Ascorbic acid is a well-known antioxidant compound with significant potential for combating oxidative stress. However, its application is limited due to poor stability and susceptibility to degradation under environmental conditions. To address this limitation, microencapsulation was employed as a protective strategy to enhance the stability and functional delivery of ascorbic acid. This study aimed to optimize the microencapsulation conditions of ascorbic acid using gum arabic as a natural wall material, focusing on the influence of pH and stirring time. Optimization was conducted using Response Surface Methodology (RSM), with pH values ranging from 4 to 6 and stirring times from 20 to 60 min. Encapsulation efficiency was used as the primary response variable.

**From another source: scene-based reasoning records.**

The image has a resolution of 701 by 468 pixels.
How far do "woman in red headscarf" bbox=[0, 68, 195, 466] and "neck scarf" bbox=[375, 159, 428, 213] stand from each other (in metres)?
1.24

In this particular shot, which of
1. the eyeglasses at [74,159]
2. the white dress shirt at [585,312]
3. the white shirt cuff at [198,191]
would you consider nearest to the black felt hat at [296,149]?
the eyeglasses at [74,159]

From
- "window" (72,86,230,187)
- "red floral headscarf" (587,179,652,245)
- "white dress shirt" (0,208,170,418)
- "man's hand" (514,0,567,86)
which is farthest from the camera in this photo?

The optimal conditions were identified at pH 5 and a stirring time of 40 min, resulting in an encapsulation efficiency of 91 %. The microcapsules produced under these conditions exhibited antioxidant activity, with an IC₅₀ value of 73.60 μg/mL. Structural characterization using Fourier-transform infrared spectroscopy (FTIR) confirmed the successful formation of microcapsules, indicated by the presence of characteristic carbonyl (1687.21 cm⁻¹) and carboxylic (1406.24 cm⁻¹) functional groups. Scanning electron microscopy (SEM) revealed predominantly spherical microcapsules with particle sizes ranging from 1.33 to 6.54 μm. These findings suggest that gum Arabic-based microencapsulation is an effective approach to improving the stability and antioxidant functionality of ascorbic acid for potential applications in functional food and pharmaceutical formulations. • This study utilizes Response Surface Methodology (RSM) to optimize the freeze-drying microencapsulation process of ascorbic acid. • Gum Arabic was used as encapsulating wall materials, with variables including pH, stirring time and polymer concentration. • The optimized conditions significantly improved encapsulation efficiency (EE) and retained antioxidant activity of ascorbic acid. • SEM confirmed that microcapsules had smooth and spherical morphology, ideal for stability and controlled release.